According to The Herald¸ a newspaper based in Port Elizabeth, South Africa, the two O&P groups appealed to the nation's Advertising Standards Authority (ASA) in 2008 and saw Discovery Health file several appeals before last week's ruling. Discovery Health claimed that the ad was solely intended to be an inspirational message of appreciation to South African physicians. The commercial in question opens with a voiceover that begins, "Of the two million members we serve..." then depicts patients with a variety of conditions, most of them seeming to benefit from treatment. At one point in the video, a man is depicted using a C-Leg to walk on a treadmill.
SAOPA national administrator Stanford Slabbert told The Herald, "It has taken a long time, but it's a huge victory because there are [insurers] exploiting thousands of amputees who need prosthetic limbs, and when they watch such adverts, they think they can get similar prosthetics from belonging to the [insurance plan]."

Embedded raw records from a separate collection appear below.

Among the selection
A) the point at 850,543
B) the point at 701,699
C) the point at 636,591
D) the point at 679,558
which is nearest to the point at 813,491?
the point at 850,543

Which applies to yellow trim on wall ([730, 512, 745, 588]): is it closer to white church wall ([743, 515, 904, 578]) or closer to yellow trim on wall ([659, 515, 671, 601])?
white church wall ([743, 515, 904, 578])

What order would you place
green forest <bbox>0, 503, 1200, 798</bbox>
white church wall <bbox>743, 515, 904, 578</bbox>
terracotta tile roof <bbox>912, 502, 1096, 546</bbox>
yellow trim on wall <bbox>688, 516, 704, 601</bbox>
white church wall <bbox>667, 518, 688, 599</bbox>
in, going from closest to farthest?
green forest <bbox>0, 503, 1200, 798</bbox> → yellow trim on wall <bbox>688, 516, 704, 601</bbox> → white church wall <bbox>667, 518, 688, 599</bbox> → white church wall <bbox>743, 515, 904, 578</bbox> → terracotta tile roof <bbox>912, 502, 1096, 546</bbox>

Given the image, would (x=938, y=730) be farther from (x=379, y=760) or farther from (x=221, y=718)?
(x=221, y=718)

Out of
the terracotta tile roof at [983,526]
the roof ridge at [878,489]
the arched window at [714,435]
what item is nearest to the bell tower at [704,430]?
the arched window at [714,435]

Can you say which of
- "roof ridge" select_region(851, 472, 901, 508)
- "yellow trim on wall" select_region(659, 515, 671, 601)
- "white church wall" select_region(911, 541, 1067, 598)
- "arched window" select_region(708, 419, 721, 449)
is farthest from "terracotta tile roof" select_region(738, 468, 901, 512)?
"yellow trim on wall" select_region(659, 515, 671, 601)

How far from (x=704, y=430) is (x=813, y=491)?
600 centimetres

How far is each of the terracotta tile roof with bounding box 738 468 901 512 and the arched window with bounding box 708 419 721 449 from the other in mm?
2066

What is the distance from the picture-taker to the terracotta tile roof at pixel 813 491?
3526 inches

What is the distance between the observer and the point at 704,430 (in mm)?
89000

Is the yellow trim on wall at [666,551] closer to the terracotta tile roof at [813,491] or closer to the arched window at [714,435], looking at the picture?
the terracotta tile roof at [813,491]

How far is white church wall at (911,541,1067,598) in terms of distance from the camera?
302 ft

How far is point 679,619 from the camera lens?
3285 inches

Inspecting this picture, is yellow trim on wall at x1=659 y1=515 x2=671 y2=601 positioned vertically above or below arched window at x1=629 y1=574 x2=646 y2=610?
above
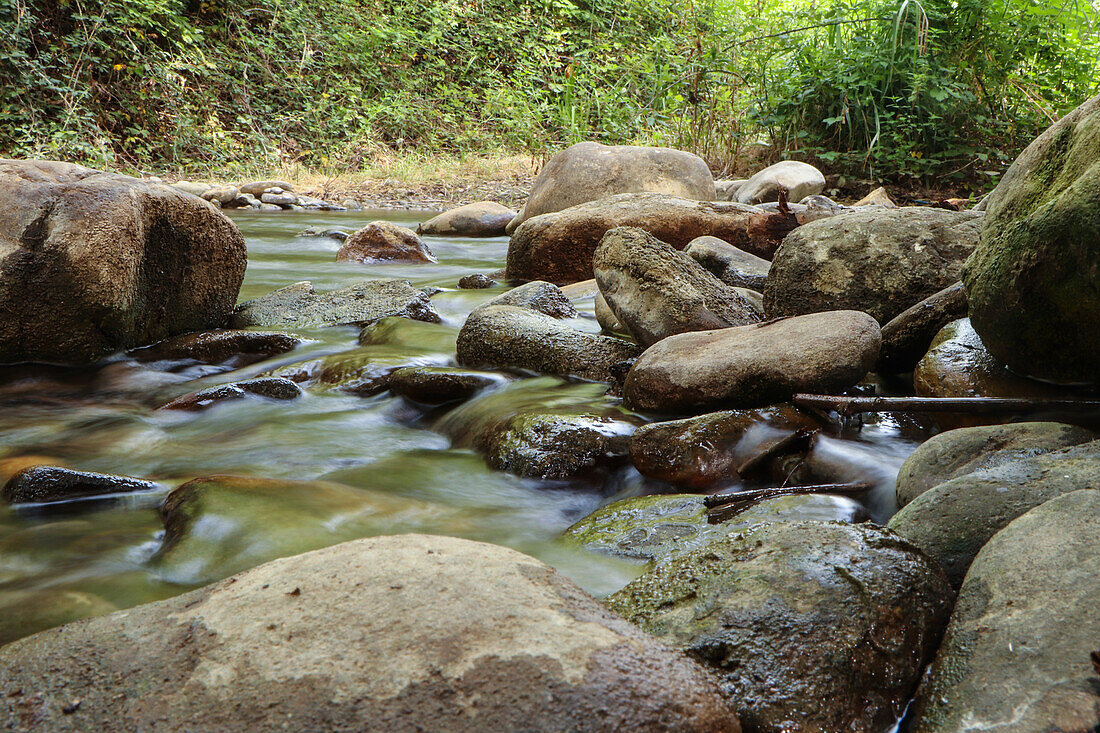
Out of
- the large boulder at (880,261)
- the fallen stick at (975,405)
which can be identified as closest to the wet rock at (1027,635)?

ASG's Peter Morris stated, "When a person loses a limb, they gain a great interest in prosthetics, and it's just wrong to lead them down the garden path and make them believe something which is untrue.... [Insurers] must be honest when they advertise because many people don't realize how much a limb means to them until they've lost it."
Discovery Health contends that because the ad only ran for the two-month period in 2008, the company was already in compliance with the ASA ruling. Hylton Kallner, chief marketing officer for the company told The Herald, "Our decision to appeal the ruling was a matter of principle and was based on the fact that we did not view the advertisement as misleading."